- EXERCISE REQUIREMENTS: Retype the following data exactly, but leave its pictures out.

━━━━━ DATASET ENTRIES

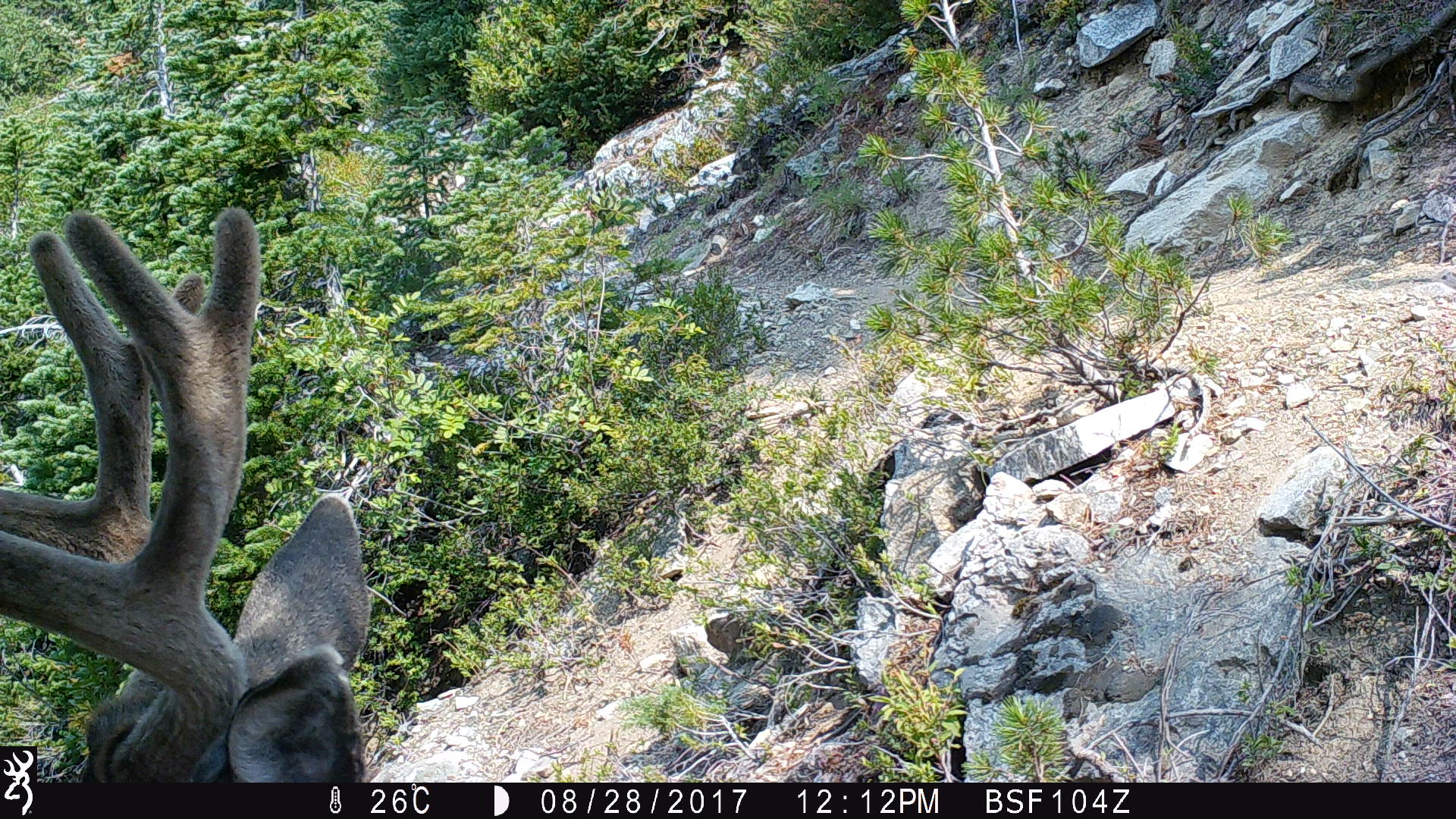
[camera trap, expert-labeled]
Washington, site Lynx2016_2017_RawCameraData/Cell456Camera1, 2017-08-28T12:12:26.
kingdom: Animalia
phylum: Chordata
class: Mammalia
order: Artiodactyla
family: Cervidae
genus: Odocoileus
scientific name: Odocoileus hemionus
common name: mule deer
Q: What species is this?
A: Odocoileus hemionus (mule deer).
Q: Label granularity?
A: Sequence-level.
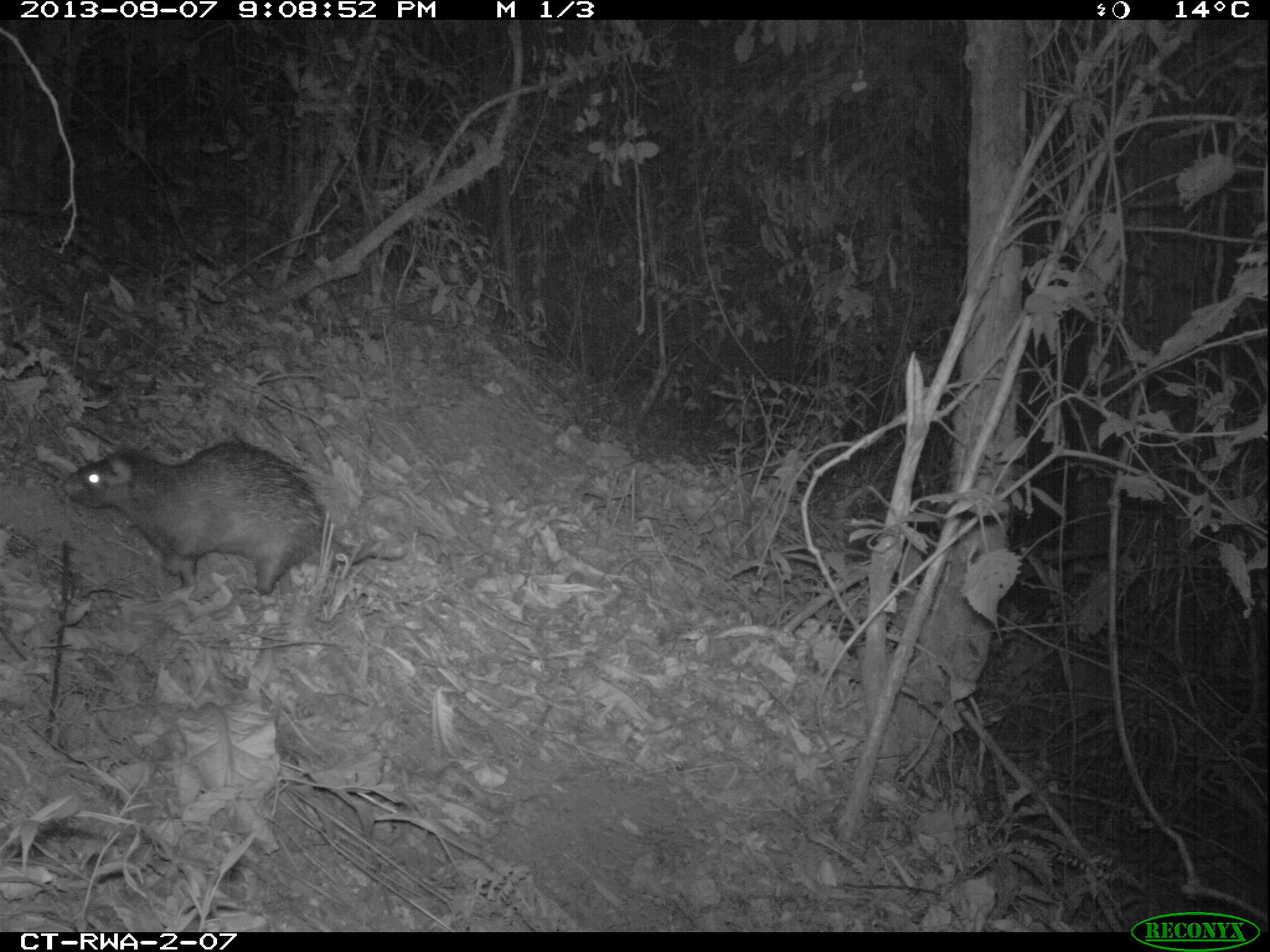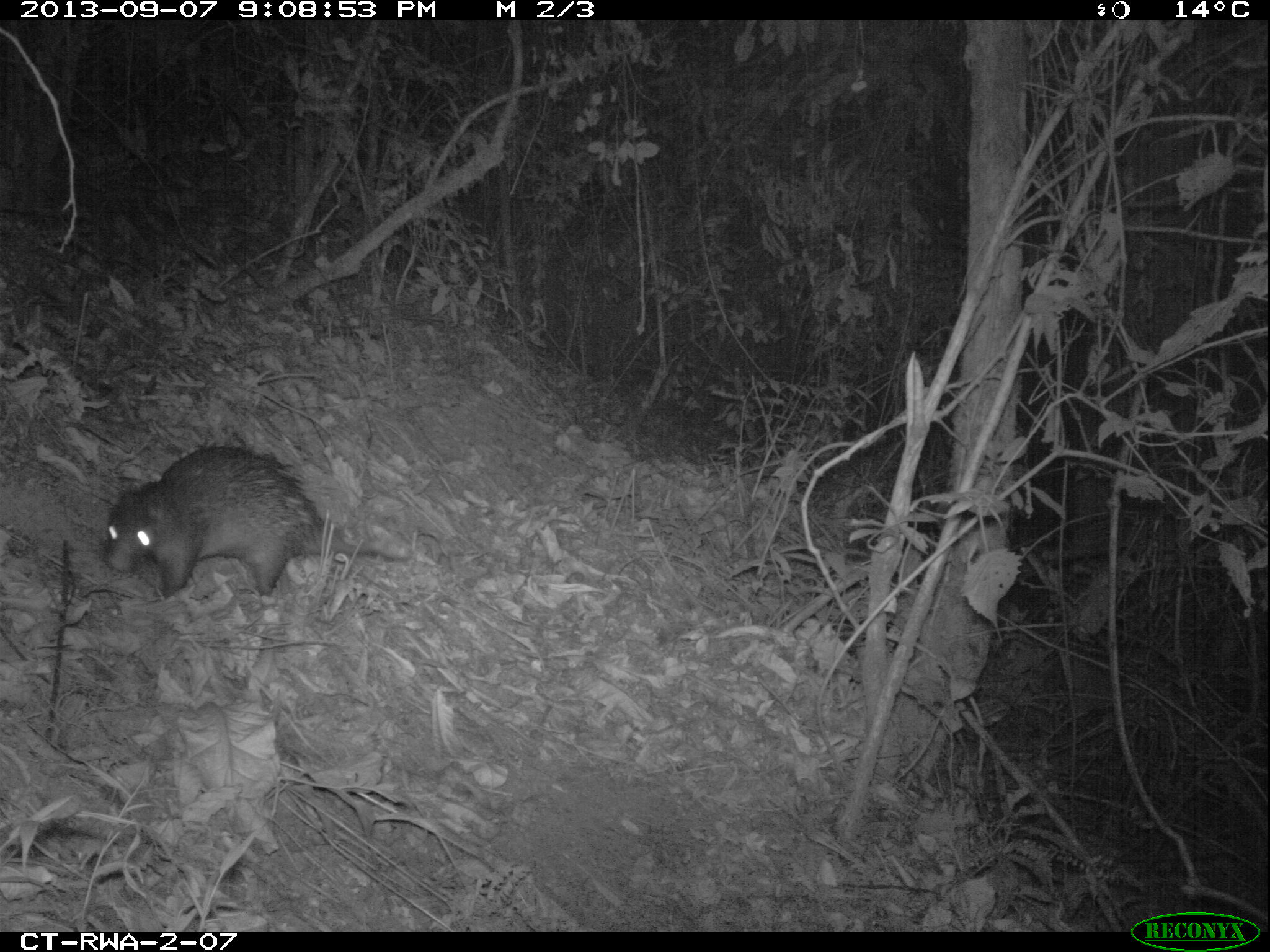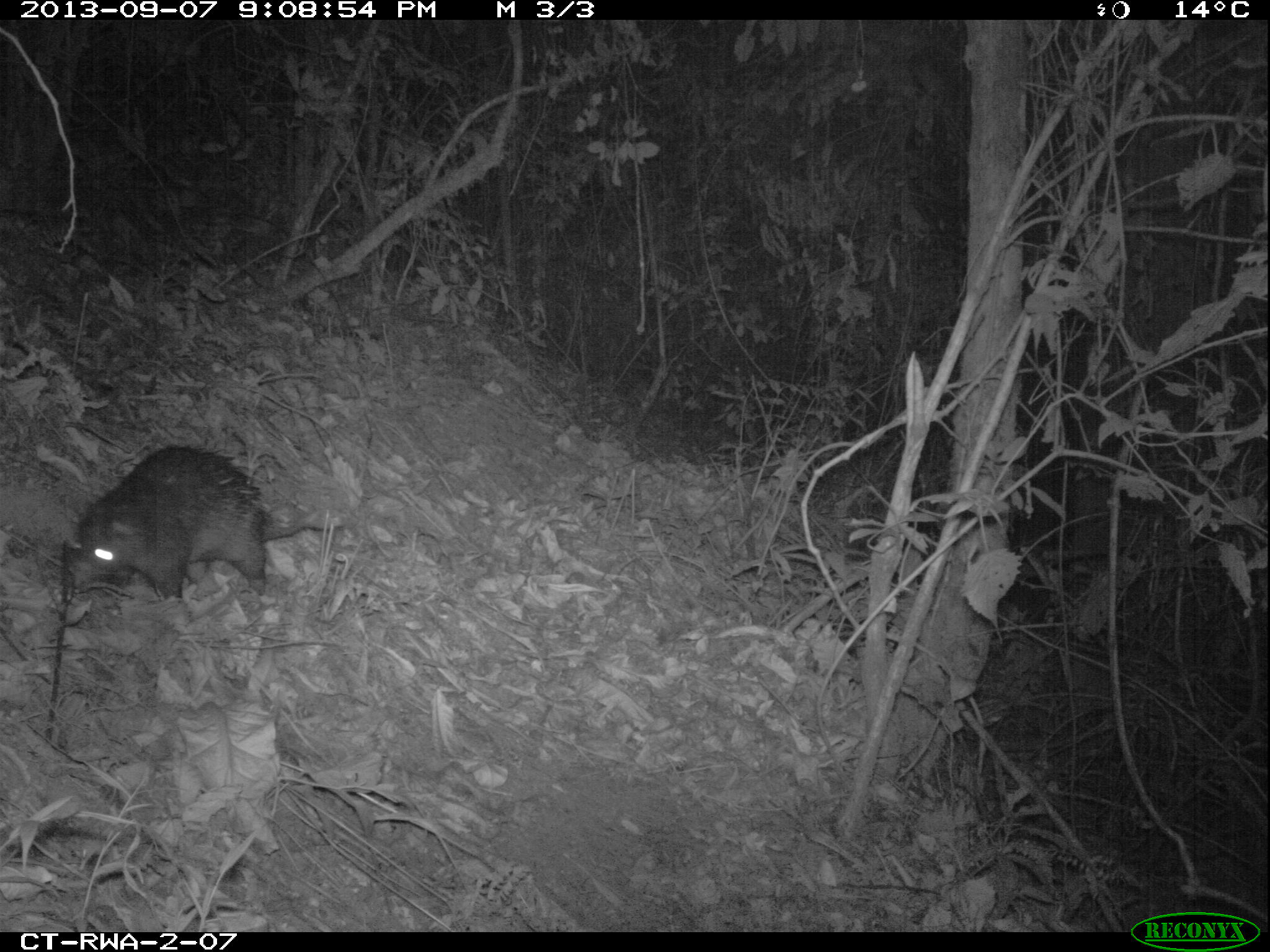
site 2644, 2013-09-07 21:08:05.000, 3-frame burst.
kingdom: Animalia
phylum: Chordata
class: Mammalia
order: Rodentia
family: Hystricidae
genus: Atherurus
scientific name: Atherurus africanus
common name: african brush-tailed porcupine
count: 1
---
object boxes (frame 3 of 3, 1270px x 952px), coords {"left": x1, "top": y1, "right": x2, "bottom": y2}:
atherurus africanus: {"left": 65, "top": 446, "right": 345, "bottom": 602}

━━━━━━━━━━

- EXERCISE ANSWER:
[camera trap, expert-labeled]
Washington, site Lynx2016_2017_RawCameraData/Cell456Camera1, 2017-08-28T12:12:26.
kingdom: Animalia
phylum: Chordata
class: Mammalia
order: Artiodactyla
family: Cervidae
genus: Odocoileus
scientific name: Odocoileus hemionus
common name: mule deer
Q: What species is this?
A: Odocoileus hemionus (mule deer).
Q: Label granularity?
A: Sequence-level.
site 2644, 2013-09-07 21:08:05.000, 3-frame burst.
kingdom: Animalia
phylum: Chordata
class: Mammalia
order: Rodentia
family: Hystricidae
genus: Atherurus
scientific name: Atherurus africanus
common name: african brush-tailed porcupine
count: 1
---
object boxes (frame 3 of 3, 1270px x 952px), coords {"left": x1, "top": y1, "right": x2, "bottom": y2}:
atherurus africanus: {"left": 65, "top": 446, "right": 345, "bottom": 602}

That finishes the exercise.